Bazı çizim kuralları
Estetik düşünceler yazma tekniğinde özel bir öneme sahipti. Bunların temelinde, metnin seçimini, yönünü sınırlayan belirli kurallar oluşturuldu. Semboller, nerede kullanıldıklarına bağlı olarak sağdan sola veya tam tersi şekilde yazılabilir. Bazı karakterler okuyucuya dönük olarak yazılmıştır. Bu kural birçok hiyeroglif için genişletildi, ancak böyle bir kısıtlama en çok hayvanları ve insanları gösteren semboller çizerken belirgindi. Yazıt portalda bulunuyorsa, bireysel işaretleri kapının ortasına döndü.

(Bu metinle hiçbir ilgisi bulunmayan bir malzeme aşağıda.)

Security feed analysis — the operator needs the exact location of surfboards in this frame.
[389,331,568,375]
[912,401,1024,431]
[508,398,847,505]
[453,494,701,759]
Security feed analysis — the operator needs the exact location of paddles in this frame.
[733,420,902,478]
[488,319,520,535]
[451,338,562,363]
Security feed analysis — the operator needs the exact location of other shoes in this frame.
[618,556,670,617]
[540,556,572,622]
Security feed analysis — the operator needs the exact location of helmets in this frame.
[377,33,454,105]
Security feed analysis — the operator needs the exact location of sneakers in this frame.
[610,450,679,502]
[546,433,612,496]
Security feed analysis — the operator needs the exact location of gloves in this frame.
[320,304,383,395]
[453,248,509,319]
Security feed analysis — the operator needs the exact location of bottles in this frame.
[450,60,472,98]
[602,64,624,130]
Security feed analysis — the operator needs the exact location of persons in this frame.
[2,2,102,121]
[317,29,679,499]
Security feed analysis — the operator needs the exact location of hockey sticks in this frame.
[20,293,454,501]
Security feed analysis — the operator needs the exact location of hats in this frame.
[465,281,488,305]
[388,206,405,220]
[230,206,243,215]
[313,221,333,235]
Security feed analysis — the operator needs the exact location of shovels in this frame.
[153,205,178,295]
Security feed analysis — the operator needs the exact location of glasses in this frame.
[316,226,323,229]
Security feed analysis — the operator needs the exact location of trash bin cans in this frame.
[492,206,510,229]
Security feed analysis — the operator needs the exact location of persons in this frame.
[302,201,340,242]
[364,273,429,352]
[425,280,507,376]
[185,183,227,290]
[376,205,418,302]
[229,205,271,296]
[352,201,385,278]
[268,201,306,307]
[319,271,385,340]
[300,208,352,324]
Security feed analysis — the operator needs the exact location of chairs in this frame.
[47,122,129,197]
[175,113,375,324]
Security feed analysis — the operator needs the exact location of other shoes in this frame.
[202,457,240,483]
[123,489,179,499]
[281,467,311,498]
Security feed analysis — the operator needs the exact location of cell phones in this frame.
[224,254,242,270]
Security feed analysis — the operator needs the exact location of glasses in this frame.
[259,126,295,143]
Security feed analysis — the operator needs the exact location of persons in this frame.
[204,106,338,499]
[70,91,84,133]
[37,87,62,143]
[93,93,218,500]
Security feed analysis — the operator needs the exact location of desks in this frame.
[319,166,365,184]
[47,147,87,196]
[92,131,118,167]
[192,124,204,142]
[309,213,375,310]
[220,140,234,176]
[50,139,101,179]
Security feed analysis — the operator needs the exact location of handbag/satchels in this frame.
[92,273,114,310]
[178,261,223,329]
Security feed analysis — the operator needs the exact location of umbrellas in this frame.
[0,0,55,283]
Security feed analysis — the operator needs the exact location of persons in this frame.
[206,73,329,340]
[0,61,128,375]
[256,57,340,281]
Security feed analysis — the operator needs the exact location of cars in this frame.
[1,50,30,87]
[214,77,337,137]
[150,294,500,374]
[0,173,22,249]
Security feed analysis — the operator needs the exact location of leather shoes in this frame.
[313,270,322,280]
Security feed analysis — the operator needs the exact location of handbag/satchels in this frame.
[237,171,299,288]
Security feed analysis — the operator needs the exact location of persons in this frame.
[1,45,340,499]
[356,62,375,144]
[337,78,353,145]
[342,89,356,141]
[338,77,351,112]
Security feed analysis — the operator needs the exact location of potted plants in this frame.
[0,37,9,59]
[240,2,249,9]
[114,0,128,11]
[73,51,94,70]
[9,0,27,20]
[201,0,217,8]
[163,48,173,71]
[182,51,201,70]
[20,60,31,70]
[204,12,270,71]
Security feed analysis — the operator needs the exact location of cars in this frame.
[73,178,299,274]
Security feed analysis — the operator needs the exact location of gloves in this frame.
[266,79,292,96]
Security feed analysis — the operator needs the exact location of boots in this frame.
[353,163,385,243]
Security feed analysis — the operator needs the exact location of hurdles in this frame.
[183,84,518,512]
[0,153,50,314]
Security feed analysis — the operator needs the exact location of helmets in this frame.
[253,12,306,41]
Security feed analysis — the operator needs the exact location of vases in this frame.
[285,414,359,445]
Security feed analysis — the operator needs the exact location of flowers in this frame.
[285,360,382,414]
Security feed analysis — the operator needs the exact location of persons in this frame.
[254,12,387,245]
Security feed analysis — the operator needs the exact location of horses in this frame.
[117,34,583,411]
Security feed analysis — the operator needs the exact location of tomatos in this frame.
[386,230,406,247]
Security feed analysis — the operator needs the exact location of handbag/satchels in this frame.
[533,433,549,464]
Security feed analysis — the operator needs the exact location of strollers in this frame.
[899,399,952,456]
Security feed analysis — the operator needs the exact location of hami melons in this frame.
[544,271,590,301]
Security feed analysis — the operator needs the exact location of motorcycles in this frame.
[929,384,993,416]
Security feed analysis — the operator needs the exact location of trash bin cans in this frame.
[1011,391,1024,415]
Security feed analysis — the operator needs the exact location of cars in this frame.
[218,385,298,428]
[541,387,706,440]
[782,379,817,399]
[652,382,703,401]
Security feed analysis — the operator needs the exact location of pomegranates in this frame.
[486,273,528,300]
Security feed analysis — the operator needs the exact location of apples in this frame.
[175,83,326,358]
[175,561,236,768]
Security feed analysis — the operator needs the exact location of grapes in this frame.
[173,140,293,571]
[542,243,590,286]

Metin, kendisine en yakın mesafede bulunan hiyerogliflerle başladığı için, giren kişi sembolleri kolayca okuyabilir. Sonuç olarak, tek bir işaret "cehalet göstermedi" ve kimseye sırtını dönmedi. Aynı prensip aslında iki kişi arasındaki bir konuşmada da gözlemlenebilir.
Sonuçlar
Mısır yazı öğelerinin görünüşteki basitliğine rağmen, işaret sistemlerinin oldukça karmaşık olduğu söylenmelidir. Zamanla, semboller arka planda kaybolmaya başladı ve kısa süre sonra bunların yerini konuşmanın diğer grafik ifade biçimleri aldı. Romalılar ve Yunanlılar Mısır hiyerogliflerine çok az ilgi gösterdiler. Hıristiyanlığın kabulüyle birlikte, semboller sistemi tamamen kullanılmaz hale geldi. 391'de Bizans imparatoru Büyük Theodosius'un emriyle tüm pagan tapınakları kapatıldı. Son hiyeroglif kaydı 394'e kadar uzanıyor (bu konudahakkında arkeolojik buluntularla kanıtlanmıştır. Philae).